Viele Einwohner, viel Verkehr

Thomas Kiwitt, leitender technischer Direktor im Verband Region Stuttgart, führt auf Nachfrage der StZ verschiedene Faktoren an, warum sich der Verkehr in der Region so ballt. Zum einen setzen laut Kiwitt die dichte Besiedelung und die besondere Topografie einige Zwangspunkte, die verhindern, dass die Straßen optimal geleitet werden können. Ferner leben in der Region ein Viertel der Einwohner Baden-Württembergs, während die Fläche lediglich ein Zehntel ausmacht. Mit anderen Worten: hier knubbelt sich’s.

Allein diese beiden Faktoren würden schon ein erhöhtes Verkehrsaufkommen bewirken – doch damit nicht genug. Darüber hinaus ist ein hoher Teil der Wirtschaftskraft – vor allem im produzierenden Gewerbe – im Raum Stuttgart angesiedelt, was immensen Güterverkehr zur Folge hat. Als letzten staurelevanten Punkt nennt Kiwitt den Transitverkehr: insbesondere die Autobahn 8 passieren täglich etliche Lastwagen, die an Stuttgart vorbei wollen. Kiwitts Fazit: „Wir sind am Limit unserer Kapazitäten.“

Im baden-württembergischen Generalverkehrsplan 2010, den das Ministerium für Umwelt, Naturschutz und Verkehr herausgegeben hat, werden düstere Prognosen für die Zukunft vorausgesagt. Die Experten gehen davon aus, dass die Verkehrsbelastung auf den baden-württembergischen Autobahnen im Jahr 2025 um 26 Prozent über dem Niveau des Jahres 2005 liegen wird. Als Grund wird zum einen der zunehmende Personenverkehr genannt: Mehr Menschen werden Autos besitzen und gleichzeitig mehr Kilometer pro Tag zurücklegen. Noch dramatischer wird laut Generalverkehrsplan der Güterverkehr zulegen: Auf Autobahnen wird mit einer Steigerung von bis zu 70 Prozent gerechnet.
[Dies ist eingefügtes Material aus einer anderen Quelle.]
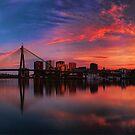 Sunrise at Blackwattle Bay - Panorama by Arfan Habib
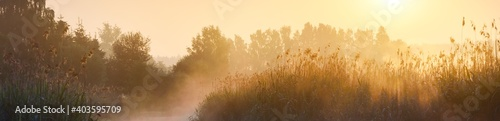 Country field in a fog at sunrise. Tree silhouettes in the background. Pure soft golden morning sunlight. Atmospheric landscape. Idyllic rural scene. Concept art, fairy tale, magic. Panoramic view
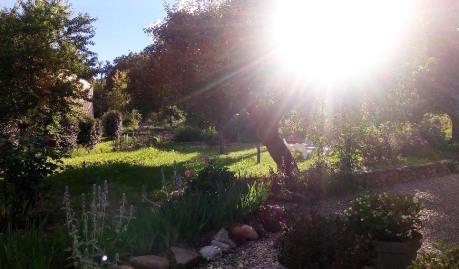 teteenlair_jardin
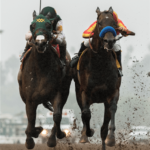 Kentucky Derby Media Poll Predictions 2019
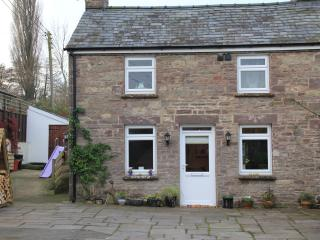 A Cosy 2 bedroom cottage for couples and families - Llangynidr vacation rentals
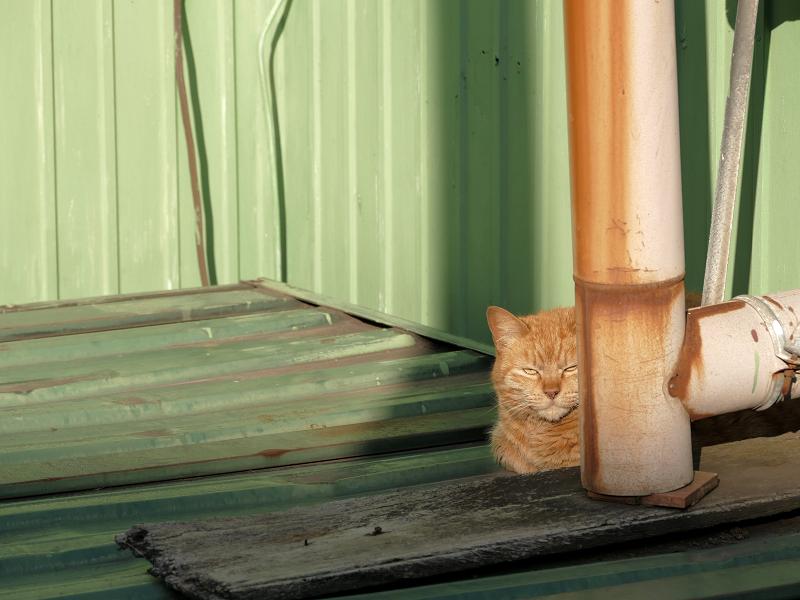 日が当たる所に茶トラ猫3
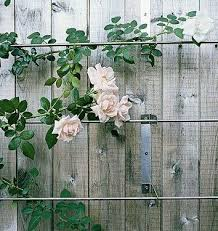 Small Picture 178 best Fence with Trellises images on Pinterest Trellis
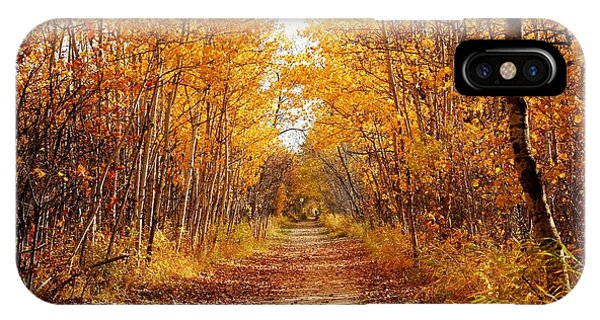 Autumn On The Harte Trail IPhone Case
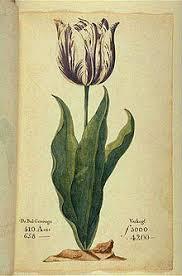 Tulip Mania Chart Tulip Mania Wikipedia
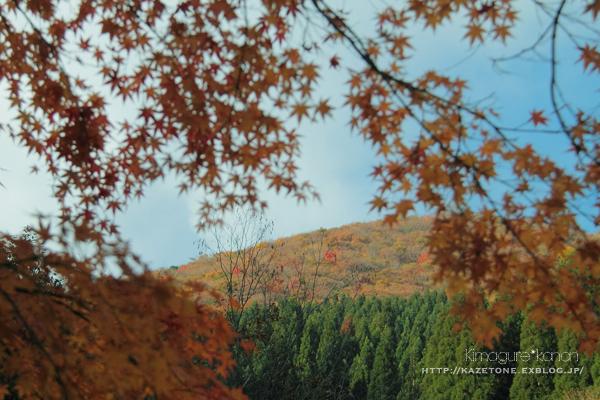 Autumn*memory②**白樺の先のブナ_b0197639_17590817.jpg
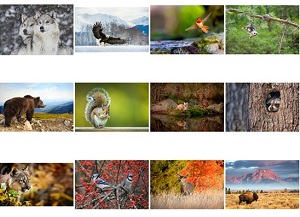 Monthly Scenes of North American Wildlife 2018 Calendar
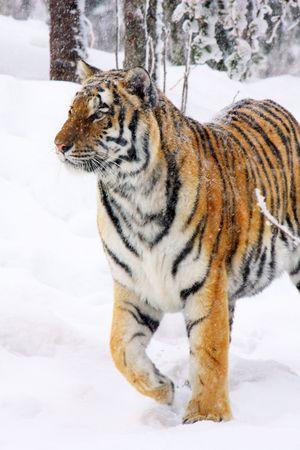 panthera: tigre Archivio Fotografico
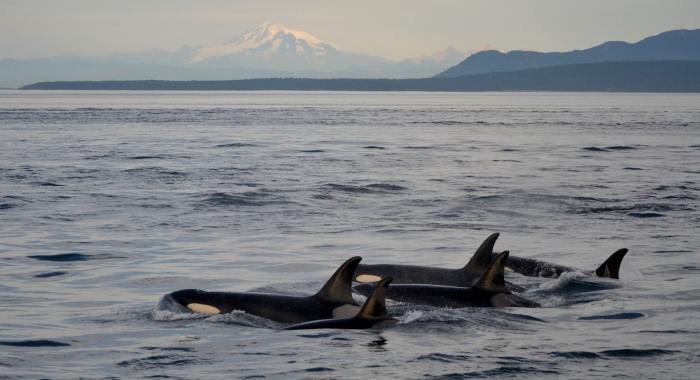 Bigg's Killer Whales in the Haro Strait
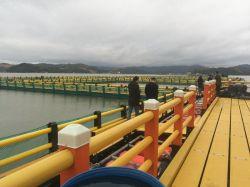 Plaza de la jaula de peces de la Tilapia o mero en el lago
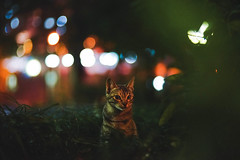 (Tridentz | ) Tags: light eye look night cat hongkong eyes bokeh sony voigtlander meow neko alpha f18  a7   vm  75mm    kittysuperstar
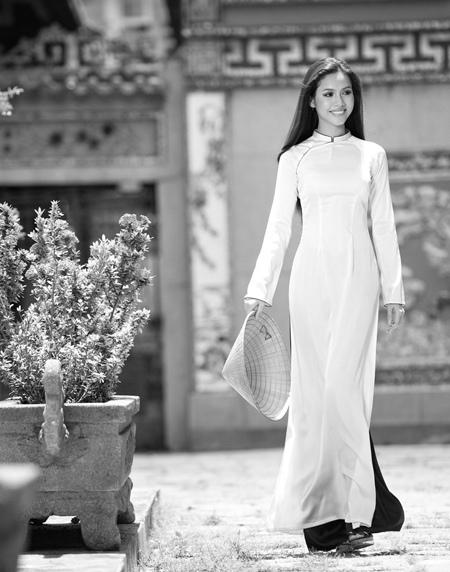 the Ao dai ( Vietnamese long dress)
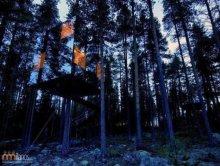 Oryginalne domki na drzewach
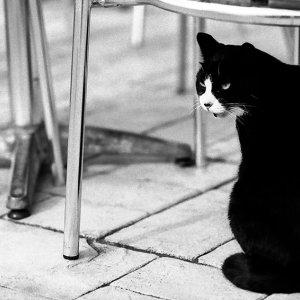 Cat sitting under chair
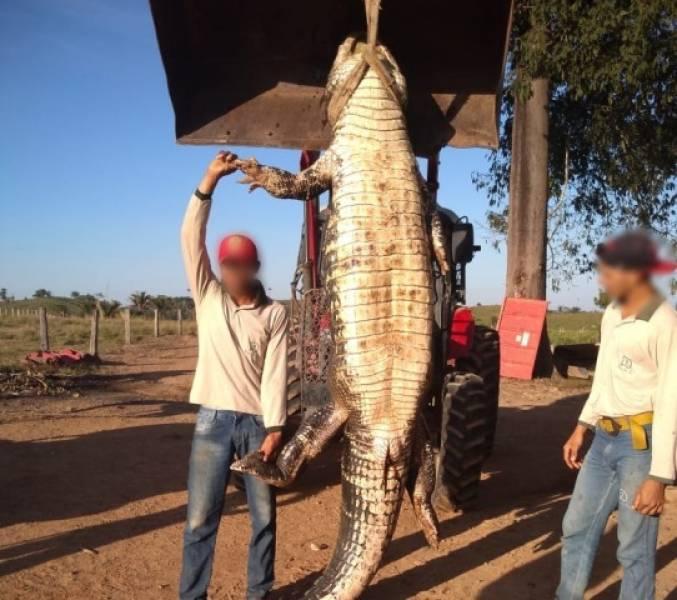 Jacaré gigante é capturado em fazenda próxima ao rio Guaporé, em Cabixi, e exibido em grupos no WhatsApp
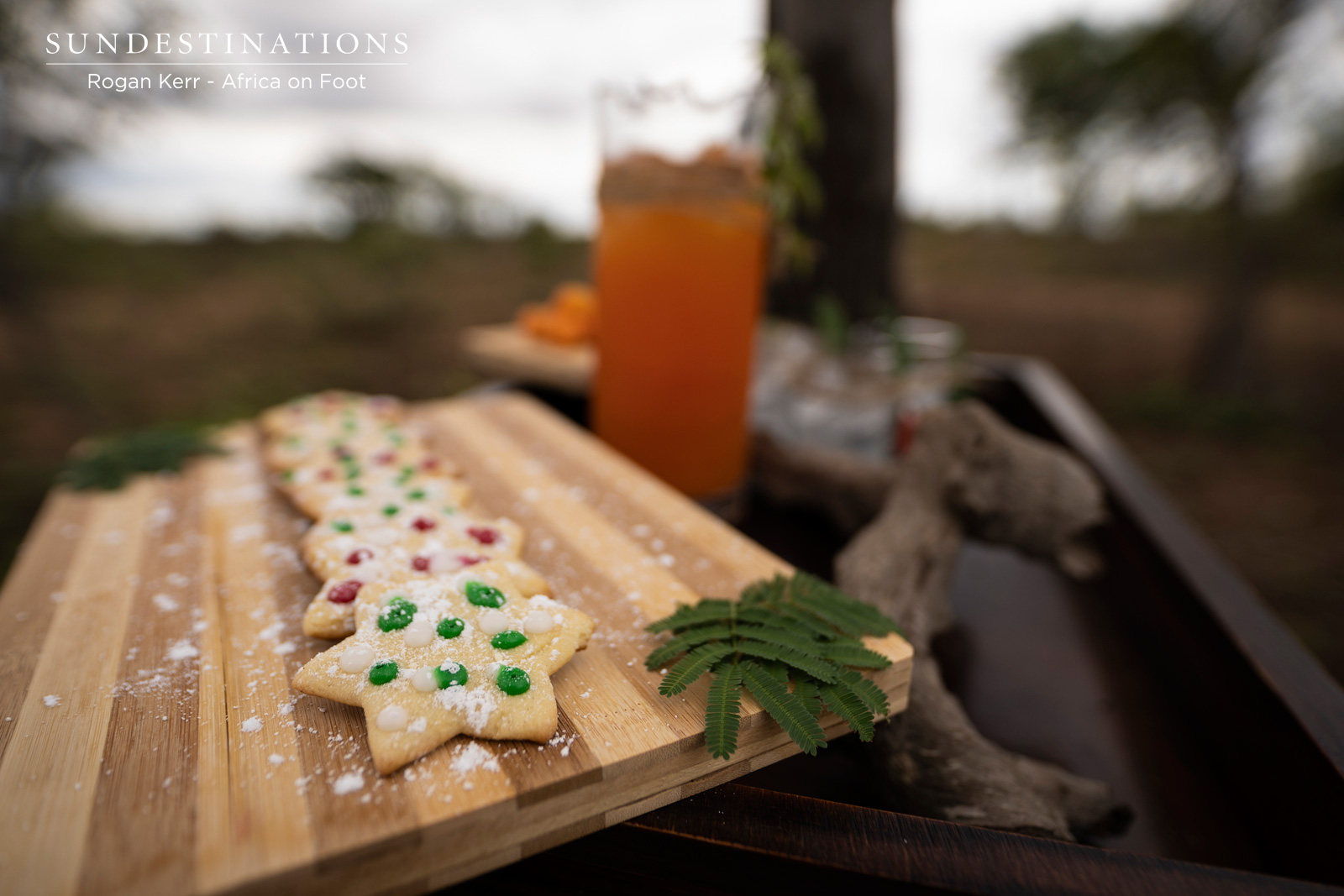 Xmas Cookies in the Bushveld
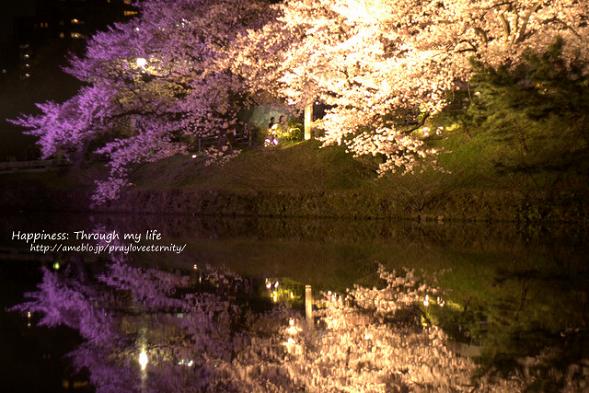 sakura_atnight2015_16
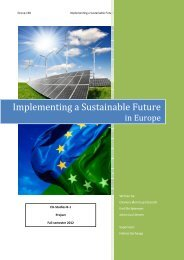 Implementing a Sustainable Future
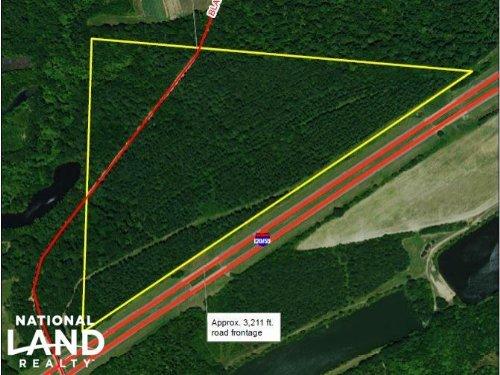 Black Warrior Road Hunting & Timber : Tuscaloosa County : Alabama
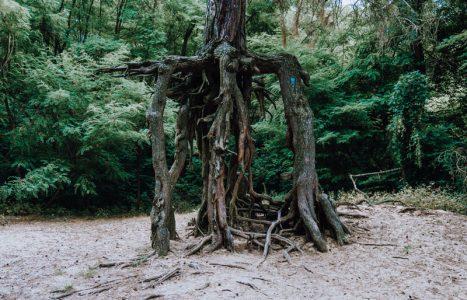Sosna na szczudłach w Wełeczu– cud natury, który trzeba zobaczyć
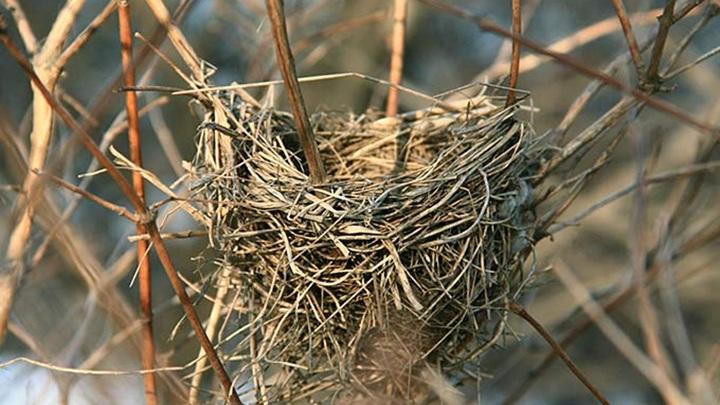 В Ярославской области готовят искусственные гнезда для уток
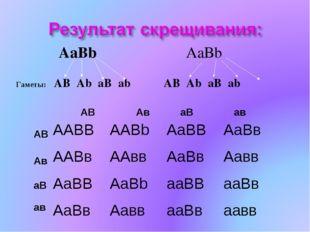 AaBb AaBb Гаметы: AB Ab aB ab AB Ab aB ab Aв AB aB aв AB Aв aB aв AABBAABb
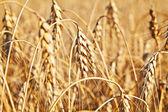 Wheat. Selective focus — Stock Photo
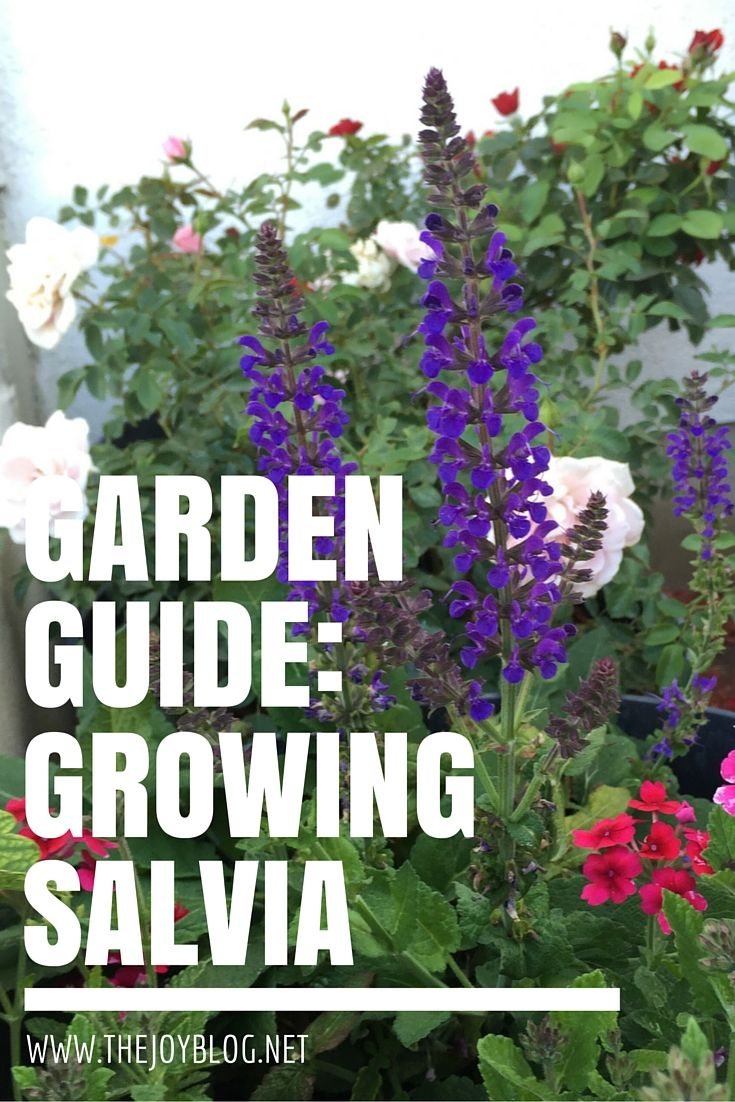 How to grow and care for salvia plants, with some container growing advice, too! Read more.
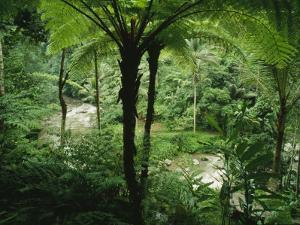 The Agung River Cuts Through a Dense Rain Forest of Ferns and Trees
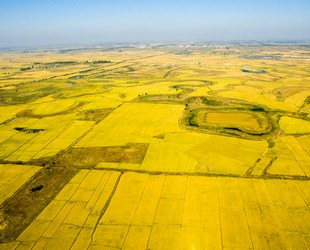 黑龙江2018年新增650万亩耕地轮作试点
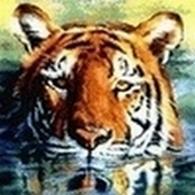 tiger (1024).jpg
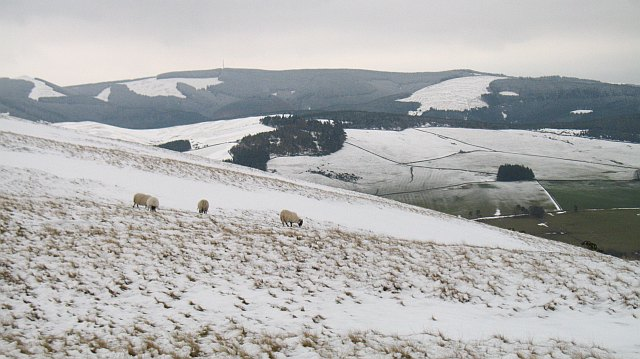 Sheep on Hamilton Hill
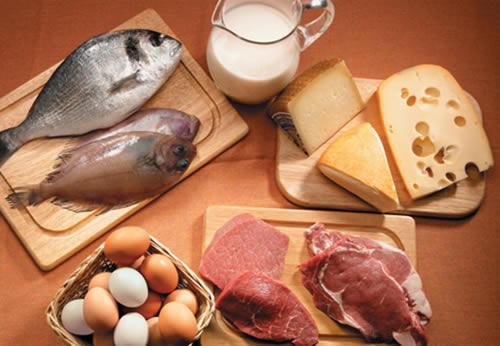 Proteínas y ejercicio físico I: Funciones y requerimientos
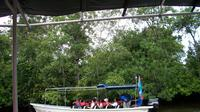 Half-Day Tour Klias Wetland Cruise And Fireflies In Kota Kinabalu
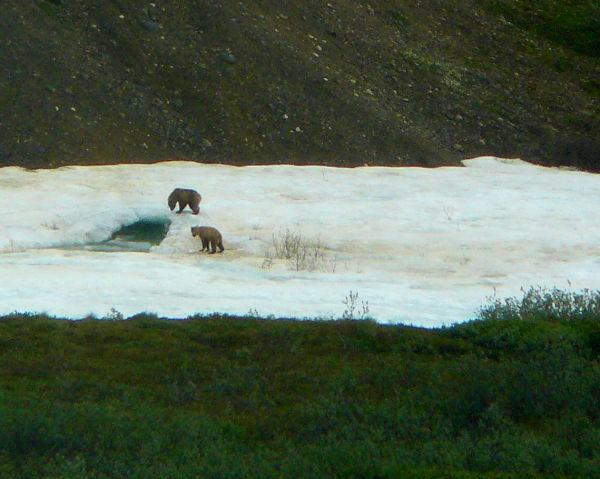 Grizzly cubs wrestle ice hole river Denali Alaska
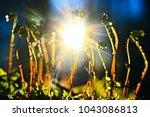 background nature yellow... | Shutterstock . vector #1043086813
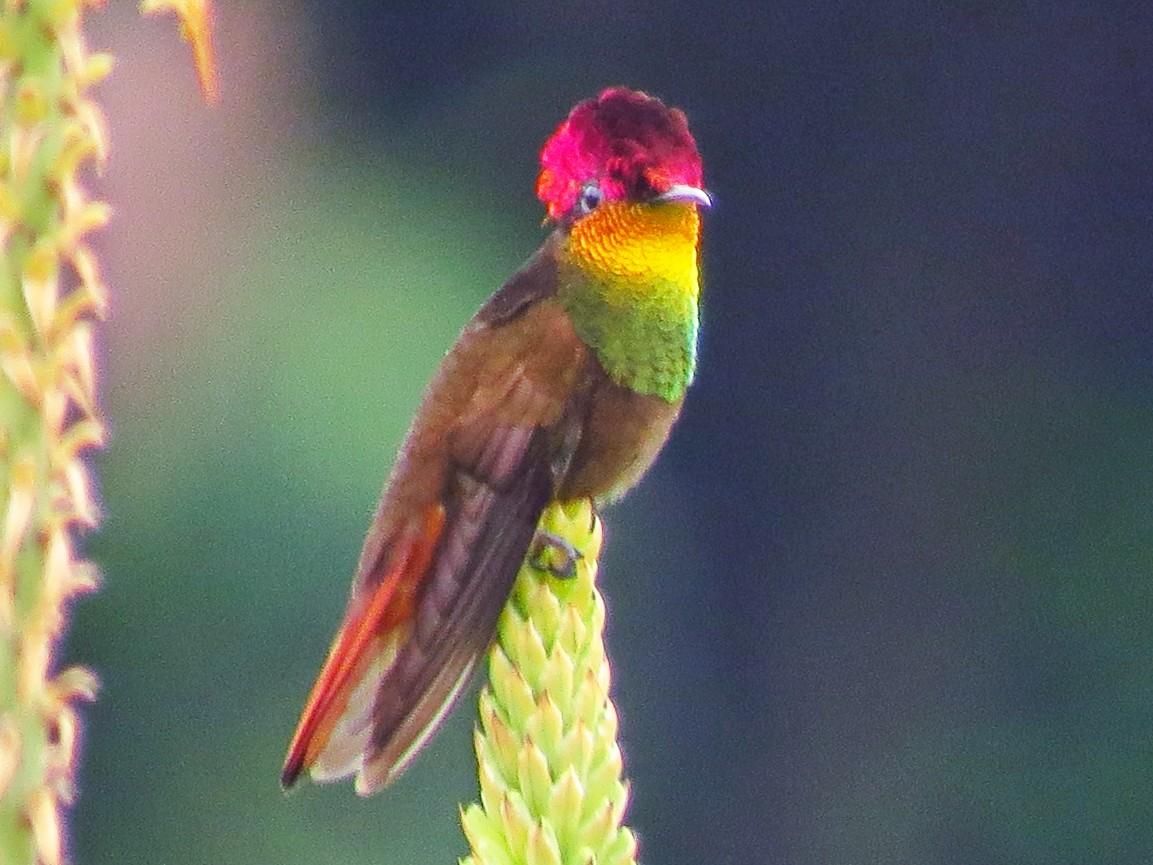 Ruby-topaz Hummingbird - Jorge Muñoz García   CAQUETA BIRDING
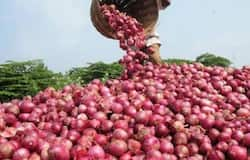Pakistan will cry after onion prices rise in India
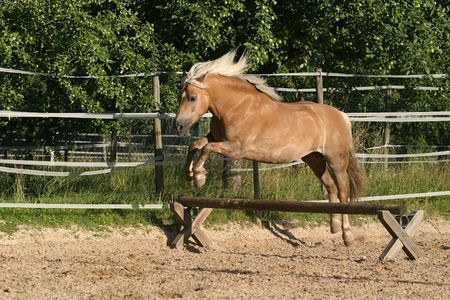 Haflinger horse (mare) jumping over a low set bar photo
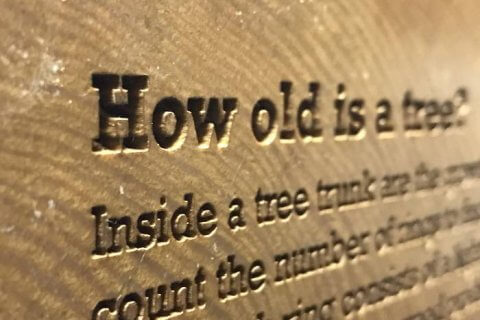 laser engraved tree trunk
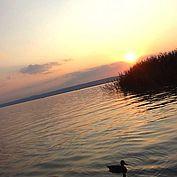 © NTG AGoeschl - Sonnenuntergang am Neusielder See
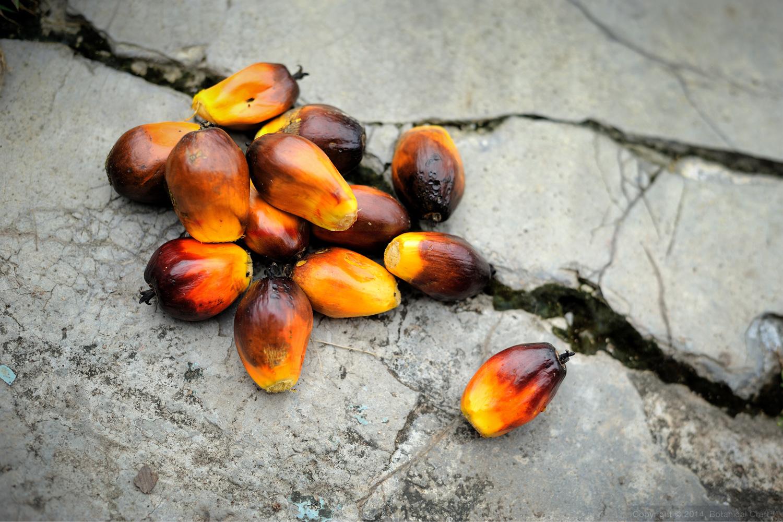 Individual fresh palm fruits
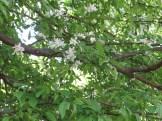 ハイノキ 花の咲いている様子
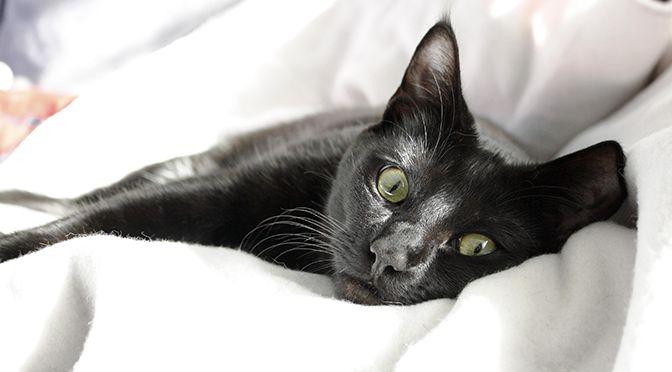 4 cadeaux pour votre petit chat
Mehr Verkehr muss auf den Wasserweg

Thomas Kiwitt sieht nur zwei Möglichkeiten, wie die Belastung auf den Straßen in der Region künftig verbessert oder zumindest konstant gehalten werden kann. Einerseits, indem der Transport mit öffentlichen Verkehrsmitteln ausgebaut wird. „Mit einem attraktiven und leistungsfähigen Nahverkehr gelingt es, Leute von der Straße auf die Schienen zu bringen“, sagt er. Zum anderen seien auf dem Wasserweg noch freie Kapazitäten, die genutzt werden müssten. „Auf dem Neckar ist noch Platz“, betont Kiwitt. Der Regionalverband arbeite derzeit aktiv daran, dass sich der Bund für den Schleusenausbau auf dem Neckar einsetzt.

Die Daten ermittelte TomTom anhand von anonymen Geschwindigkeitsprofilen, die auf den weltweit genutzten TomTom-Navigationsgeräten aufgezeichnet werden. Die auf diese Weise gewonnenen Zahlen zeigen auf, wie schnell sich der Verkehr zu verschiedenen Tageszeiten auf einer Straße bewegt. Er gilt dann als verzögert, sobald ein Fahrer nur noch mit 70 Prozent der zulässigen Höchstgeschwindigkeit unterwegs ist.

Die Verarbeitung der Geschwindigkeitsprofile ist nicht unumstritten: In den Niederlanden beschwerten sich im Mai Navi-Nutzer, dass TomTom die Daten an die Polizei verkauft hatte. Das Unternehmen entschuldigte sich, verhandelte aber nur kurz darauf mit Behörden in Australien.